Ruth Marianna Mosko, (her birth name), was born on November 4, 1916, in Denver, Colorado to her parents, Jacob and Ida Mosko.  Her life seems normal as she married her high school boyfriend, Elliot Handler, in 1938.  Elliot opened a garage workshop with his friend, Harold “Matt” Matson in 1945.  They named their business “Mattel” which is a combination of both of their names.  Matt’s last name and Elliot’s first name, and this was the birth of Mattel.  As the story goes Matson sold his share of the start-up company, and that’s when Elliots’s wife, Ruth, stepped in. 


Ruth, who died April 27, 2002, became an American inventor who created the unique world-renowned doll we all call Barbie in 1959.  It is said that the doll was really named after the Handler’s daughter, Barbara. The Ken doll is said to be named after their son, who came out two years after Barbie.  Ruth said she saw her daughter and friends playing with paper dolls.  They would make believe them going to college, being cheerleaders, or some type of adult career.  She noticed that all of the children’s dolls were normally babies, but never grew up.  She remembers seeing a doll of a young girl on a family trip to Switzerland, but it was not made for kids.  It was an adult collector’s item only. 


Mrs. Ruth created a story to go with this special doll.   Did you know she had a story? Her full name at first was Barbie Millicent Roberts and she was from Willows, Wisconsin.  She was a teenage fashion model.  Now as the years have gone by since 1959 when she was first introduced, she has had 125 career versions, several races, colors, and cultures.

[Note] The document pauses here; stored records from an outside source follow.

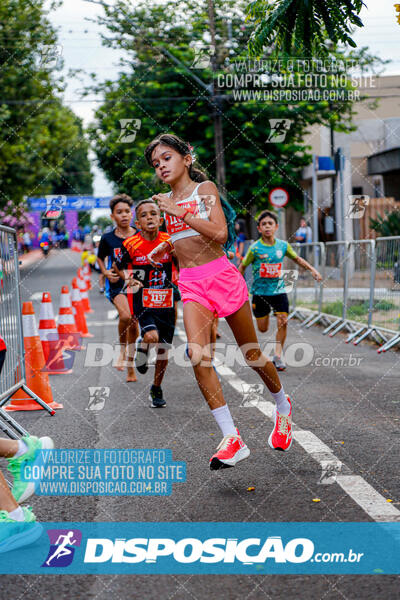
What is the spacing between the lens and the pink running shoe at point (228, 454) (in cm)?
477

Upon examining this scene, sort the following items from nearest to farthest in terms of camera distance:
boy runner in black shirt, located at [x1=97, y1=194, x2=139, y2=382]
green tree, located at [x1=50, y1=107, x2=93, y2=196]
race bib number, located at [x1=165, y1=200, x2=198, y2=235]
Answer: race bib number, located at [x1=165, y1=200, x2=198, y2=235] < boy runner in black shirt, located at [x1=97, y1=194, x2=139, y2=382] < green tree, located at [x1=50, y1=107, x2=93, y2=196]

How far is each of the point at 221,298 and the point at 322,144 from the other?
118 feet

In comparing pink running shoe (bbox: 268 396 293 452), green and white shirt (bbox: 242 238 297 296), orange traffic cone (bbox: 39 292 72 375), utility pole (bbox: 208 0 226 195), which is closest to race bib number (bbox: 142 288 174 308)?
orange traffic cone (bbox: 39 292 72 375)

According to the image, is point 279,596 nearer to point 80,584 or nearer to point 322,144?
point 80,584

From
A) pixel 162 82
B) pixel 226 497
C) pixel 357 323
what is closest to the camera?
pixel 226 497

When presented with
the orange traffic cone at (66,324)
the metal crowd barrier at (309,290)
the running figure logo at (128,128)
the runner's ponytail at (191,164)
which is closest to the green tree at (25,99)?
the running figure logo at (128,128)

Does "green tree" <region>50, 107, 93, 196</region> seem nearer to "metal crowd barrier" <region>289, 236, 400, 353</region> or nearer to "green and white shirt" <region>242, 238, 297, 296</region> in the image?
"metal crowd barrier" <region>289, 236, 400, 353</region>

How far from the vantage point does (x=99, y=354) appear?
11.5 metres

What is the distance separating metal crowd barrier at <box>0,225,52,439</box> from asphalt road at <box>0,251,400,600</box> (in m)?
0.36

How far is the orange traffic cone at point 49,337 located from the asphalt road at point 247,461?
0.28m

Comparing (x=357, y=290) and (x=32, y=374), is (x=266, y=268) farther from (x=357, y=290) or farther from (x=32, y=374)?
(x=357, y=290)

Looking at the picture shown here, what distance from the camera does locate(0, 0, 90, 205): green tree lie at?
31547 millimetres

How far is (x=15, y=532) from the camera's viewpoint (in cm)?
384

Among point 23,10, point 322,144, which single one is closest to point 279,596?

Everybody does not love Barbie for different reasons.  One reason is because of her body type.  Ben Cohen went on to say, “Handler broke the rules of business in three ways: how she sold toys, when she sold them, and who bought them. She realized before anybody in her industry that parents weren’t her target demographic.  Children were.  She also spent to advertise on television shows all year round – and that strategy turned out to be revolutionary.”  She was not perfect, but she was revolutionary.


Sha ‘Carri Richardson won the women’s 100-meter world title this month.  She is the first American woman to do so since the late Tori Bowie won the gold in 2017.  Noah Lyles also an American won the 100-meter world championship in the same month.   In the race that she ended up winning, she was in lane number 9.  I don’t know enough about track to make any powerful comment, but I do know that is not the lane of choice, and usually if you are in that lane, your times put you there. 


What she is most famous for is when she made world wide news in 2021 when she was taken out of the races for testing positive for marijuana at the U. S. Olympic trials.  It is my understanding that she had some loss in her life, some emotional challenges, and she did something at the wrong time that could have changed her life in a negative way.  There maybe other challenges in her life as well, but the thing I would like to zoom in on was she did not quit.  She was not perfect, but she kept trying.  She said on that day, “I’m not back, I’m better.”


This summer, President Biden signed a proclamation that will help create a national monument for Emmett Till and his mother.  Emmett Till was the Black teenager in 1955 who was lynched and helped bring to light the need for the March on Washington. The March was key to the Civil Rights Movement and the place where Dr. Martin L. King, Jr. gave his “I Have A Dream Speech.”


President Biden said at that occasion, “At a time when there are those who seek to ban books, bury history, we are making it clear – crystal, crystal clear. While darkness and denialism can hide much, they erase nothing.”


The March on Washington was August 28, 1963.  This year is the 60th Anniversary.  America is not perfect, but it is revolutionary.  We are not just back; it is my prayer, we are better! I am off to the movies with my wife.  August 28th is her birthday too.